• [DOCUMENT EXTRACT]:
* [PATCH 0/1] thunderbolt: Fix blank external display after HRR on USB4 v2
@ 2026-04-30 7:31 Chia-Lin Kao (AceLan)
2026-04-30 7:31 ` [PATCH 1/1] thunderbolt: Retry DP tunnel setup on DPRX negotiation failure Chia-Lin Kao (AceLan)
2026-04-30 10:03 ` [PATCH 0/1] thunderbolt: Fix blank external display after HRR on USB4 v2 Mika Westerberg
0 siblings, 2 replies; 5+ messages in thread
From: Chia-Lin Kao (AceLan) @ 2026-04-30 7:31 UTC (permalink / raw)
To: Mika Westerberg, Andreas Noever, Yehezkel Bernat; +Cc: linux-usb, linux-kernel
Hi,
On Dell XPS 14 (Panther Lake) with a WD22TB4 Thunderbolt dock and BenQ
PD2725U external display, the display goes permanently blank on ~50% of
boots. The only way to recover is a full reboot — re-plugging the
monitor or dock does not help.

• [INFORMATION PROVIDED]:
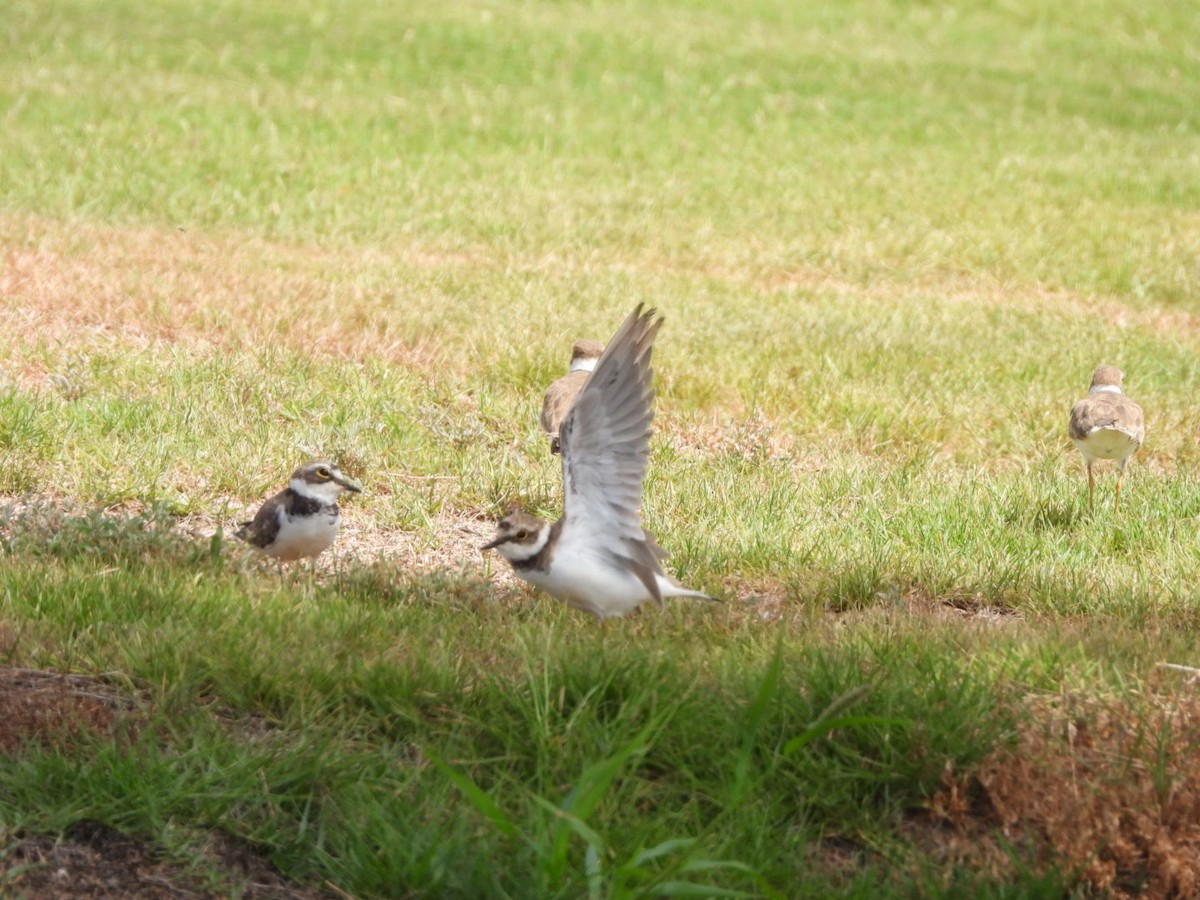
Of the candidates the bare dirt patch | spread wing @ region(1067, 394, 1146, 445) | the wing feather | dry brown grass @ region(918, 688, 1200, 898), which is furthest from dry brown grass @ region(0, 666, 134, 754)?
spread wing @ region(1067, 394, 1146, 445)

• [PROBLEMS]:
#1 In the thread, what is the only way to recover the blank display?
#2 Quote from the thread the stretch from "To: Mika Westerberg, Andreas" through "does not help.".
The data is not needed here.

• [EXPECTED RESULTS]:
#1 A full reboot.

#2
To: Mika Westerberg, Andreas Noever, Yehezkel Bernat; +Cc: linux-usb, linux-kernel
Hi,
On Dell XPS 14 (Panther Lake) with a WD22TB4 Thunderbolt dock and BenQ
PD2725U external display, the display goes permanently blank on ~50% of
boots. The only way to recover is a full reboot — re-plugging the
monitor or dock does not help.